Comment by GTP
1 hour ago
You expect cleanrooms to be extremely controlled environments where skilled technicians and engineers very carefully handle sensitive equipment... Then someone steps on a component :D
1 hour ago
You expect cleanrooms to be extremely controlled environments where skilled technicians and engineers very carefully handle sensitive equipment... Then someone steps on a component :D
Yeah. Stuff happens.
There is the famous case of dropping the NOAA N-Prime weather satellite on the ground. They were trying to turn it from vertical to horizontal and they forgot to bolt it to the adapter. Worse: multiple people signed the paperwork attesting that they verified that it was bolted down correctly. Pictures and details here: https://spaceflightnow.com/news/n0410/04noaanreport/
Or the famous “space aligator” event. There the original plan was to launch a manned space craft and an unmanned module to do a docking test between them. But the shroud protecting the target module didn’t deploy properly. If i remember it right because the man who usually assembled that part had to leave during assembly because his wife was giving birth. Someone put it together but appearantely not correctly. The half opened shroud reminded the astronauts to the jaws of an angry aligator hence the name. Pictures: https://www.nasa.gov/missions/gemini/gemini-ix/gemini-ix-cre...

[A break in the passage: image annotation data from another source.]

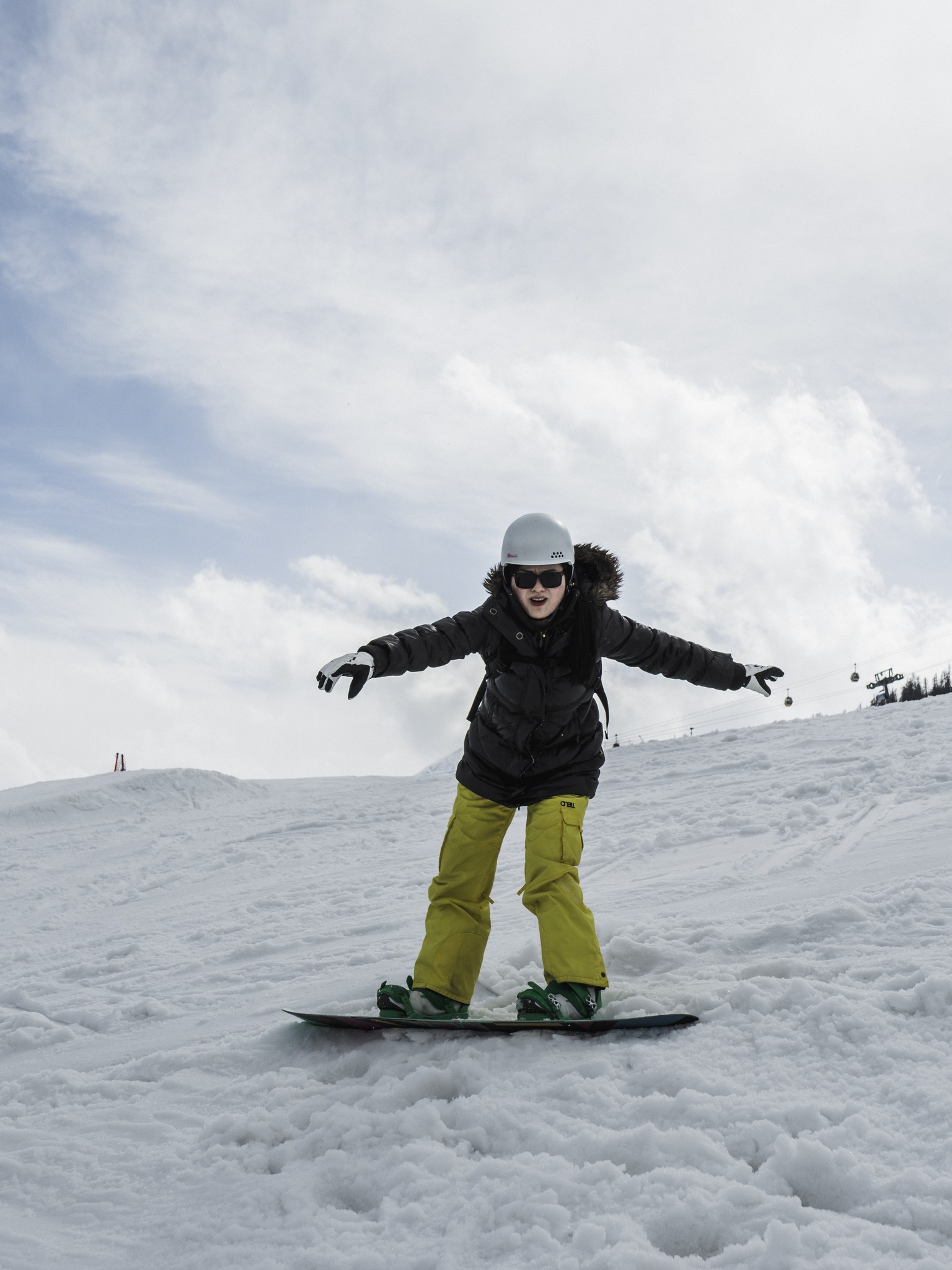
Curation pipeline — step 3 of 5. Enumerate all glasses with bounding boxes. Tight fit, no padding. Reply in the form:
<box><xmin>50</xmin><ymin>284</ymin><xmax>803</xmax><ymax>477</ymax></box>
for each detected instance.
<box><xmin>511</xmin><ymin>570</ymin><xmax>565</xmax><ymax>589</ymax></box>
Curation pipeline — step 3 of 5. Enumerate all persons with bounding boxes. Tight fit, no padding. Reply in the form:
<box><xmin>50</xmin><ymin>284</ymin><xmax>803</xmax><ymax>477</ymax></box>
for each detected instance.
<box><xmin>317</xmin><ymin>513</ymin><xmax>784</xmax><ymax>1019</ymax></box>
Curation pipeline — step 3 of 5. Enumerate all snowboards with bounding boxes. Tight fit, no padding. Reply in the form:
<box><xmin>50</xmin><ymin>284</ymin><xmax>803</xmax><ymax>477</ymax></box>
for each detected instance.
<box><xmin>281</xmin><ymin>1006</ymin><xmax>700</xmax><ymax>1028</ymax></box>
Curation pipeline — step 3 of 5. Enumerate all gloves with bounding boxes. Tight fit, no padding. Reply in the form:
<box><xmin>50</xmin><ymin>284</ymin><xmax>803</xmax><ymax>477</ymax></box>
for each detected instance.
<box><xmin>316</xmin><ymin>651</ymin><xmax>375</xmax><ymax>700</ymax></box>
<box><xmin>743</xmin><ymin>664</ymin><xmax>784</xmax><ymax>697</ymax></box>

Or to not only list American failures: this russian satelite launch failed spectacularly because the IMU was installed upside down. https://youtu.be/ycRVAcZC5R4?si=LRTS7sutKSp6HnGs This was designed to be impossible to do, but someone bent and forced the component to stay in place in the wrong orientation. Then someone else whose job was to check it just signed the paperwork without climbing into the location where he could have checked it.
I love these cases. Because it shows to me how even though the trappings of high-tech we are all fundamentally just occasionally lazy, occasionally distracted monkeys banging rocks together.
> multiple people signed the paperwork attesting that they verified that it was bolted down correctly.
In my experience, the more people who are assigned to do something, the more those people assume that someone else did it and slack off. Of course, I've never worked on something as difficult to fix as an orbital satellite.